_Instructions for the task_:
Copy every record below exactly as it appears.

_Given records_:
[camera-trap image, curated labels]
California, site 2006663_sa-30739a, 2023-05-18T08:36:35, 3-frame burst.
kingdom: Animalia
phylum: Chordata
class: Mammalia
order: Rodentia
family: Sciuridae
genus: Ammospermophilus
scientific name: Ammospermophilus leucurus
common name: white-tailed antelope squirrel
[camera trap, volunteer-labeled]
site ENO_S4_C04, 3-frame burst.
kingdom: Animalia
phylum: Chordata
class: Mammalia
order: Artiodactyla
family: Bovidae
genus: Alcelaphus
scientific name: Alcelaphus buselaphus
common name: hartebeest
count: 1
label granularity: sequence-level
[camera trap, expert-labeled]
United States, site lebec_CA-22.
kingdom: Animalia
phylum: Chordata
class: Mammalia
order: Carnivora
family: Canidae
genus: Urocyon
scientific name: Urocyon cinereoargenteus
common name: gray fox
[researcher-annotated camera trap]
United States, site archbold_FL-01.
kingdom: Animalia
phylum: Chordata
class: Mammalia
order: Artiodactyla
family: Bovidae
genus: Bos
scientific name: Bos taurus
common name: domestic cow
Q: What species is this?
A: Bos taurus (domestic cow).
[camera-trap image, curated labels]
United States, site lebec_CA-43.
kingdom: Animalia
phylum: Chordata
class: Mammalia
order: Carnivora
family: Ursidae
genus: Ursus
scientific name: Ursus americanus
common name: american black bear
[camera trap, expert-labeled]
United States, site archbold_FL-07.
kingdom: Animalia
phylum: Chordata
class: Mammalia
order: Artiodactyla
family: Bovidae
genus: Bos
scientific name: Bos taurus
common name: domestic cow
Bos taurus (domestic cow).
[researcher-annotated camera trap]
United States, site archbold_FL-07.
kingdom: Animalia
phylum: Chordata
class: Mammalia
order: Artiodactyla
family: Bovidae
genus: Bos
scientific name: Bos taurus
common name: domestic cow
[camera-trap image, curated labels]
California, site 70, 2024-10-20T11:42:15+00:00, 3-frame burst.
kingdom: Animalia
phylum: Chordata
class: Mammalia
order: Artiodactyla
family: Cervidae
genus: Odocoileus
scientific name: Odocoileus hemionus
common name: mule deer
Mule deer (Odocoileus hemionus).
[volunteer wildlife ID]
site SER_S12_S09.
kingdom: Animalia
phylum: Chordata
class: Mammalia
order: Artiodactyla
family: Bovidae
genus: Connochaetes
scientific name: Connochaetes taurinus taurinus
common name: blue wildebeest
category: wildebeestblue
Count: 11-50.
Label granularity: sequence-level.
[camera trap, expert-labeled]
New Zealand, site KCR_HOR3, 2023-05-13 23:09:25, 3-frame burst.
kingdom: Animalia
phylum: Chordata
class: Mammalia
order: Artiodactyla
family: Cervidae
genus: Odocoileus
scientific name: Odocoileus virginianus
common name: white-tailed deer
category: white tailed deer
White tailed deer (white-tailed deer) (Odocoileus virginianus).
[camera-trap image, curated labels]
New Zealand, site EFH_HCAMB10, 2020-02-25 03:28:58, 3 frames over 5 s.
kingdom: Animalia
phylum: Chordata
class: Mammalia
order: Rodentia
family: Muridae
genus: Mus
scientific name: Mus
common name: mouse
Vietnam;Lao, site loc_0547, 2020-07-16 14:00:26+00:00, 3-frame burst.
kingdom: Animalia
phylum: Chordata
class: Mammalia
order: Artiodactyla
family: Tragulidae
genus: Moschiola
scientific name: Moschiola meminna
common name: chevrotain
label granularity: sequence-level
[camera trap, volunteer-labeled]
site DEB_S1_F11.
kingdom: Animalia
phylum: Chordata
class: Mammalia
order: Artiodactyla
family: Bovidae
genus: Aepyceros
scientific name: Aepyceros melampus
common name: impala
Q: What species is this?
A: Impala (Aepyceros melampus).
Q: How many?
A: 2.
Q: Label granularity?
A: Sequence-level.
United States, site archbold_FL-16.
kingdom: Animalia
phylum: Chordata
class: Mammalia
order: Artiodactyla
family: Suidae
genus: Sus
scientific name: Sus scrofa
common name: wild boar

_Output below_:
[camera-trap image, curated labels]
California, site 2006663_sa-30739a, 2023-05-18T08:36:35, 3-frame burst.
kingdom: Animalia
phylum: Chordata
class: Mammalia
order: Rodentia
family: Sciuridae
genus: Ammospermophilus
scientific name: Ammospermophilus leucurus
common name: white-tailed antelope squirrel
[camera trap, volunteer-labeled]
site ENO_S4_C04, 3-frame burst.
kingdom: Animalia
phylum: Chordata
class: Mammalia
order: Artiodactyla
family: Bovidae
genus: Alcelaphus
scientific name: Alcelaphus buselaphus
common name: hartebeest
count: 1
label granularity: sequence-level
[camera trap, expert-labeled]
United States, site lebec_CA-22.
kingdom: Animalia
phylum: Chordata
class: Mammalia
order: Carnivora
family: Canidae
genus: Urocyon
scientific name: Urocyon cinereoargenteus
common name: gray fox
[researcher-annotated camera trap]
United States, site archbold_FL-01.
kingdom: Animalia
phylum: Chordata
class: Mammalia
order: Artiodactyla
family: Bovidae
genus: Bos
scientific name: Bos taurus
common name: domestic cow
Q: What species is this?
A: Bos taurus (domestic cow).
[camera-trap image, curated labels]
United States, site lebec_CA-43.
kingdom: Animalia
phylum: Chordata
class: Mammalia
order: Carnivora
family: Ursidae
genus: Ursus
scientific name: Ursus americanus
common name: american black bear
[camera trap, expert-labeled]
United States, site archbold_FL-07.
kingdom: Animalia
phylum: Chordata
class: Mammalia
order: Artiodactyla
family: Bovidae
genus: Bos
scientific name: Bos taurus
common name: domestic cow
Bos taurus (domestic cow).
[researcher-annotated camera trap]
United States, site archbold_FL-07.
kingdom: Animalia
phylum: Chordata
class: Mammalia
order: Artiodactyla
family: Bovidae
genus: Bos
scientific name: Bos taurus
common name: domestic cow
[camera-trap image, curated labels]
California, site 70, 2024-10-20T11:42:15+00:00, 3-frame burst.
kingdom: Animalia
phylum: Chordata
class: Mammalia
order: Artiodactyla
family: Cervidae
genus: Odocoileus
scientific name: Odocoileus hemionus
common name: mule deer
Mule deer (Odocoileus hemionus).
[volunteer wildlife ID]
site SER_S12_S09.
kingdom: Animalia
phylum: Chordata
class: Mammalia
order: Artiodactyla
family: Bovidae
genus: Connochaetes
scientific name: Connochaetes taurinus taurinus
common name: blue wildebeest
category: wildebeestblue
Count: 11-50.
Label granularity: sequence-level.
[camera trap, expert-labeled]
New Zealand, site KCR_HOR3, 2023-05-13 23:09:25, 3-frame burst.
kingdom: Animalia
phylum: Chordata
class: Mammalia
order: Artiodactyla
family: Cervidae
genus: Odocoileus
scientific name: Odocoileus virginianus
common name: white-tailed deer
category: white tailed deer
White tailed deer (white-tailed deer) (Odocoileus virginianus).
[camera-trap image, curated labels]
New Zealand, site EFH_HCAMB10, 2020-02-25 03:28:58, 3 frames over 5 s.
kingdom: Animalia
phylum: Chordata
class: Mammalia
order: Rodentia
family: Muridae
genus: Mus
scientific name: Mus
common name: mouse
Vietnam;Lao, site loc_0547, 2020-07-16 14:00:26+00:00, 3-frame burst.
kingdom: Animalia
phylum: Chordata
class: Mammalia
order: Artiodactyla
family: Tragulidae
genus: Moschiola
scientific name: Moschiola meminna
common name: chevrotain
label granularity: sequence-level
[camera trap, volunteer-labeled]
site DEB_S1_F11.
kingdom: Animalia
phylum: Chordata
class: Mammalia
order: Artiodactyla
family: Bovidae
genus: Aepyceros
scientific name: Aepyceros melampus
common name: impala
Q: What species is this?
A: Impala (Aepyceros melampus).
Q: How many?
A: 2.
Q: Label granularity?
A: Sequence-level.
United States, site archbold_FL-16.
kingdom: Animalia
phylum: Chordata
class: Mammalia
order: Artiodactyla
family: Suidae
genus: Sus
scientific name: Sus scrofa
common name: wild boar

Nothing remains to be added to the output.